Supplied records below:

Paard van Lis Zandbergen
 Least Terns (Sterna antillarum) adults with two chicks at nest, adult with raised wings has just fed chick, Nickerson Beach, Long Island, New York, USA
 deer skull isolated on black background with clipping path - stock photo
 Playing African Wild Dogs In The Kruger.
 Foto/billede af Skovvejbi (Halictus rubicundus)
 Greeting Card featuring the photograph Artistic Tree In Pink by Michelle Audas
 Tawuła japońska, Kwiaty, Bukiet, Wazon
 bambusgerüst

End of Supplied records.

- _What is being asked_: Take the line that holds "Playing African Wild Dogs In The Kruger." as the first line and the last line of the data as the final one. Retype everything between, both included, exactly.

- _Solution to this problem_:
 Playing African Wild Dogs In The Kruger.
 Foto/billede af Skovvejbi (Halictus rubicundus)
 Greeting Card featuring the photograph Artistic Tree In Pink by Michelle Audas
 Tawuła japońska, Kwiaty, Bukiet, Wazon
 bambusgerüst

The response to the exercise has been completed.